YOUR INSTRUCTIONS
Revise the material below so that every occurrence of "Patio" reads "Terrace", with all other text left unchanged. Omit the pictures from your answer.

%%

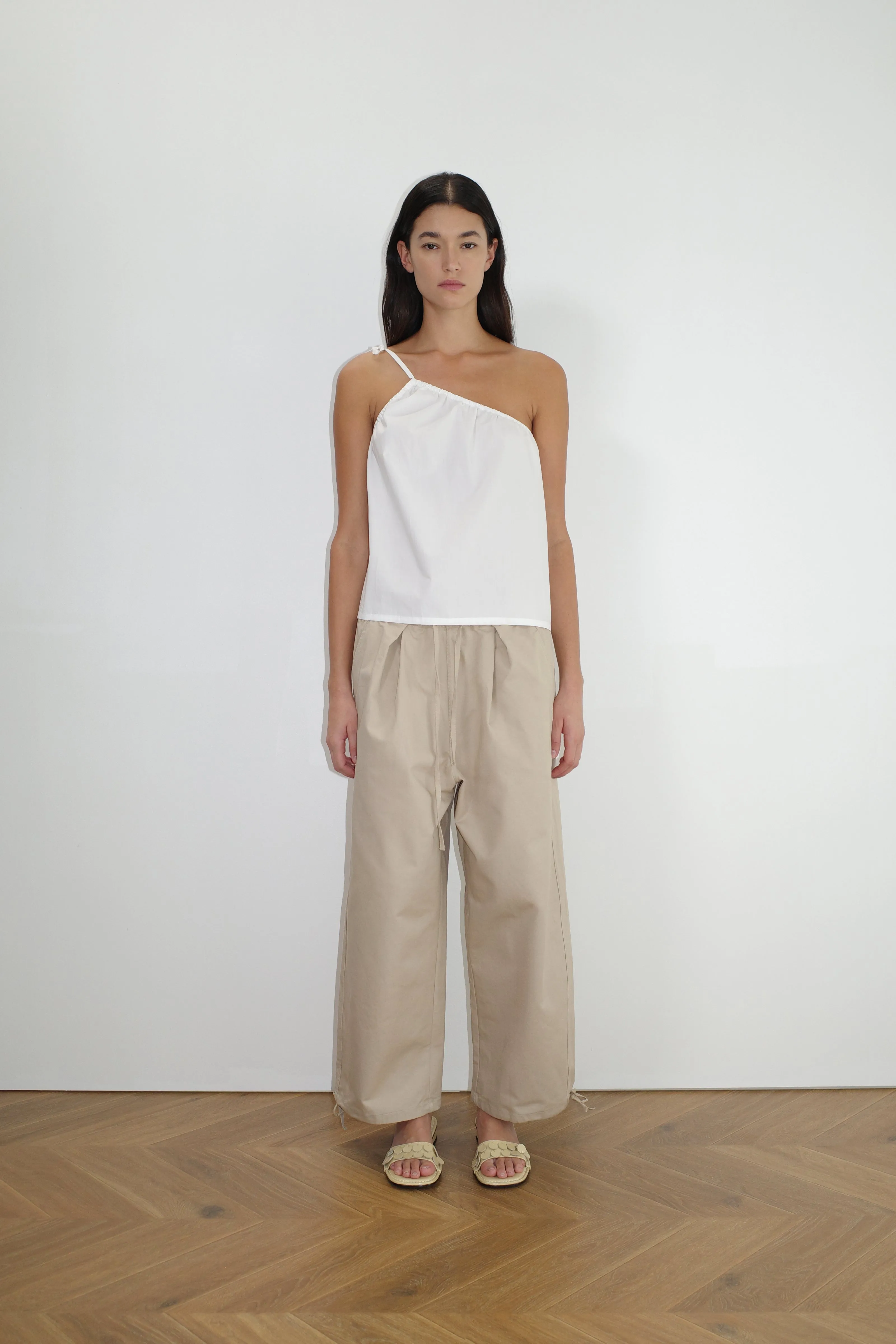 Drawcord Wide Leg Pant - Cream sold by Deiji Studios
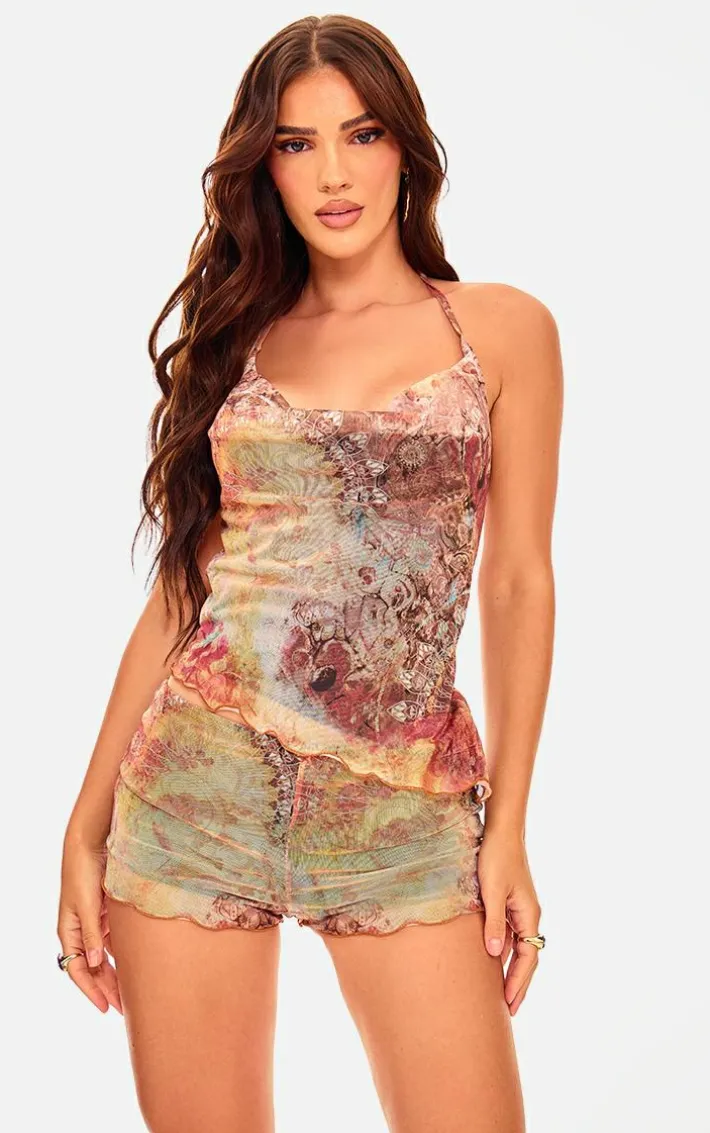 Multi Washed Paisley Printed Mesh Hot Pants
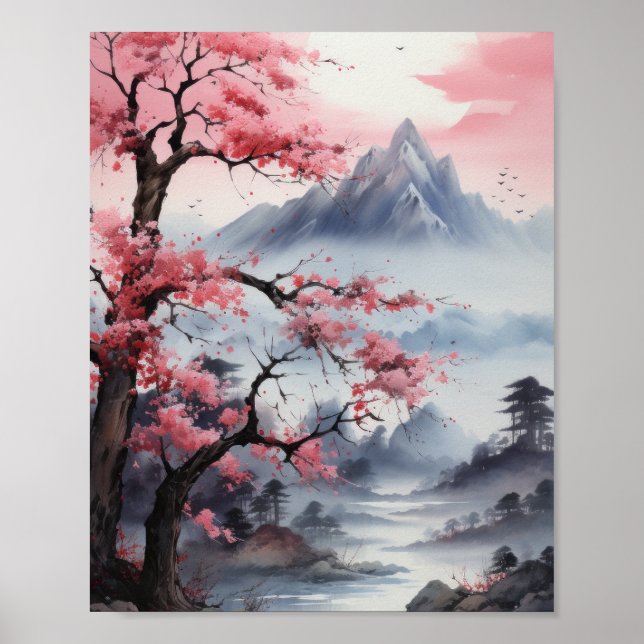 Zen Minimalistic Japanese Landscape Painting Poste Poster (Front)
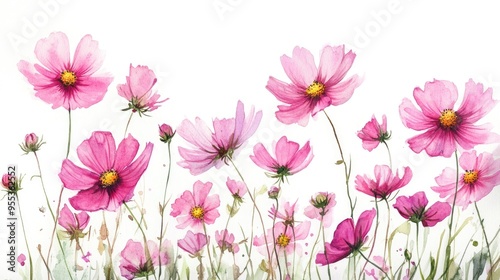 Fototapeta Naklejka Na Ścianę i Meble -  Watercolor illustration of blooming pink cosmos flowers in a field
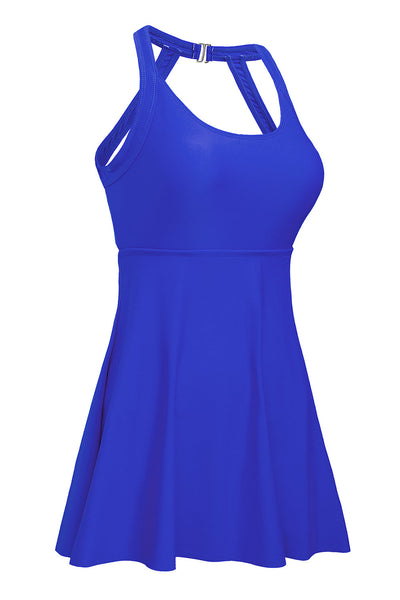 Blue Halterneck Skirted One Piece Swimsuit with Strappy Detail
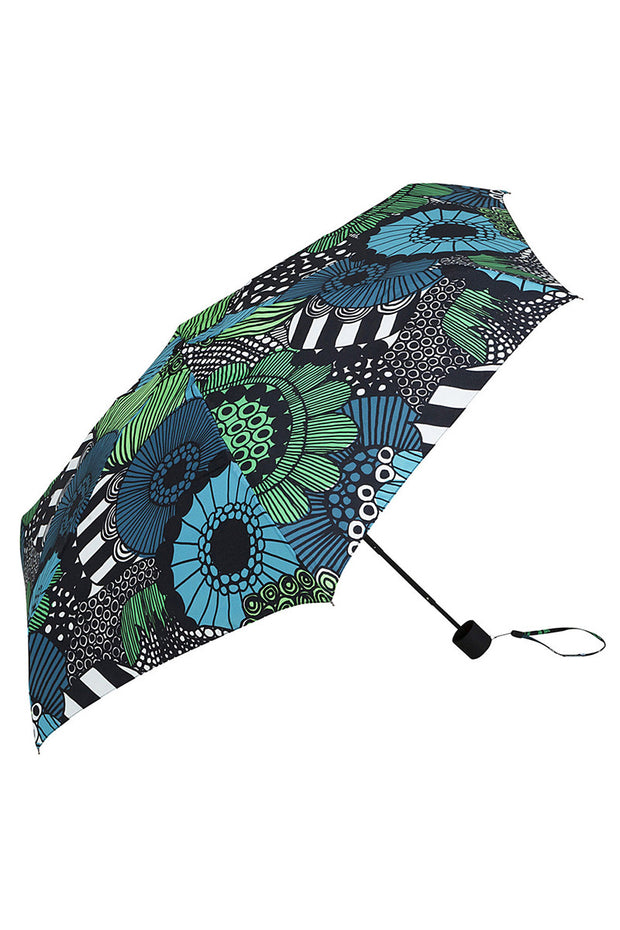 Marimekko Marimekko Siirtolapuutarha Mini Manual Umbrella Black/Green - KIITOSlife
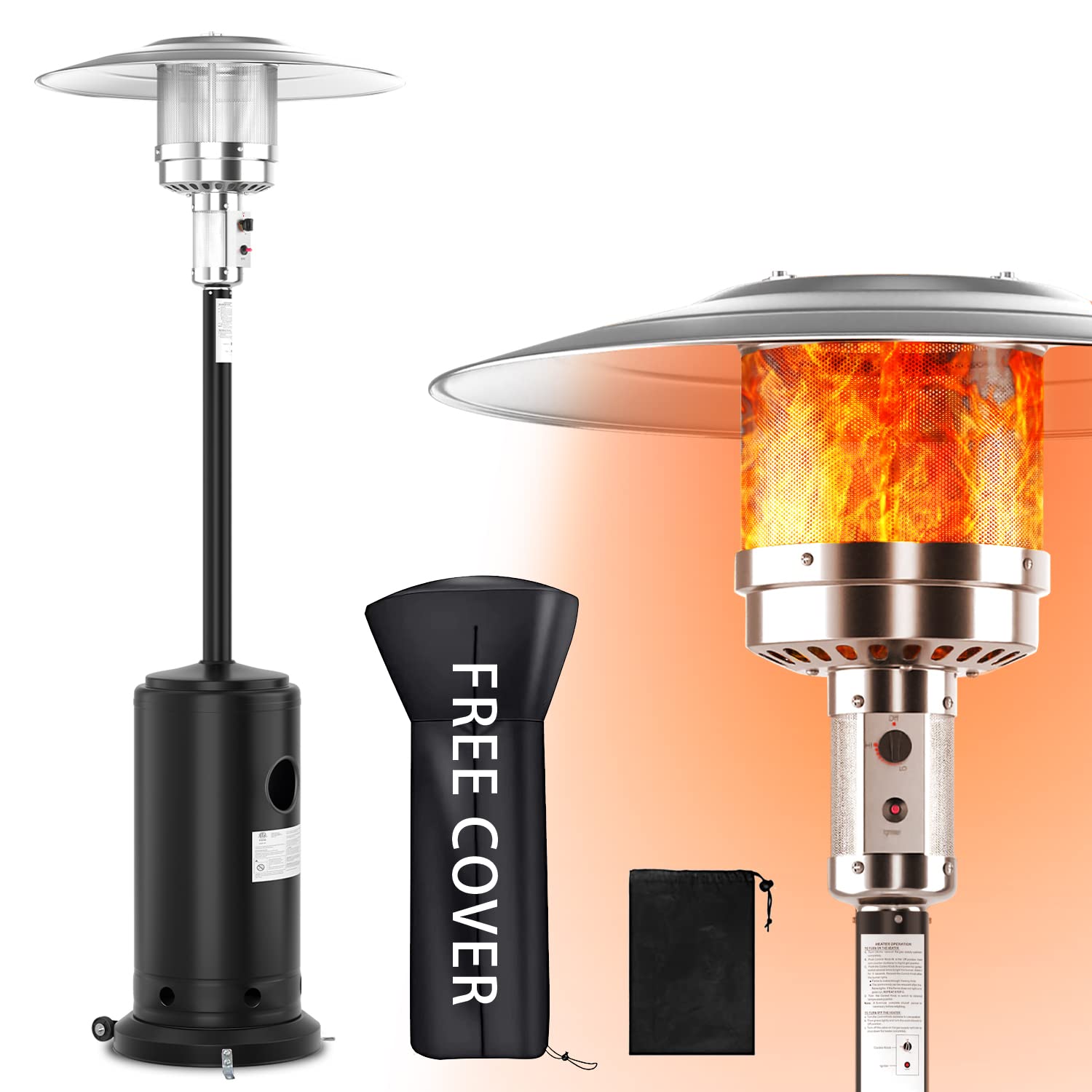 Outdoor Gas Patio Heater - 13KW Patio Heaters Standing Gas Heater Patio  Heater Cover u0026 Portable Wheels, Easy assembly, ETL Certified, Stainless  Steel/Bronze Finish, One-Step Ignition, Anti-Slant : Amazon.co.uk: Garden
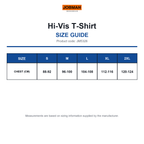 JM5326 Jobman Hi-Vis T-Shirt size guide (JM5326)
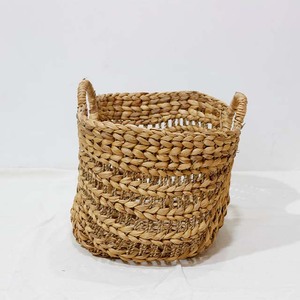 Large Water Hyacinth Storage <b>Basket</b> Handwoven <b>Wicker</b> Organizer Boat Shape With <b>Handles</b> for Home Kitchen - Product Image 3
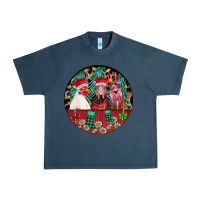 Midnight Navy Chickens Urban Heavy Tee - CowhideDigitalArt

%%

SOLVED PROBLEM
 Drawcord Wide Leg Pant - Cream sold by Deiji Studios
 Multi Washed Paisley Printed Mesh Hot Pants
 Zen Minimalistic Japanese Landscape Painting Poste Poster (Front)
 Fototapeta Naklejka Na Ścianę i Meble -  Watercolor illustration of blooming pink cosmos flowers in a field
 Blue Halterneck Skirted One Piece Swimsuit with Strappy Detail
 Marimekko Marimekko Siirtolapuutarha Mini Manual Umbrella Black/Green - KIITOSlife
 Outdoor Gas Terrace Heater - 13KW Terrace Heaters Standing Gas Heater Terrace  Heater Cover u0026 Portable Wheels, Easy assembly, ETL Certified, Stainless  Steel/Bronze Finish, One-Step Ignition, Anti-Slant : Amazon.co.uk: Garden
 JM5326 Jobman Hi-Vis T-Shirt size guide (JM5326)
 Large Water Hyacinth Storage <b>Basket</b> Handwoven <b>Wicker</b> Organizer Boat Shape With <b>Handles</b> for Home Kitchen - Product Image 3
 Midnight Navy Chickens Urban Heavy Tee - CowhideDigitalArt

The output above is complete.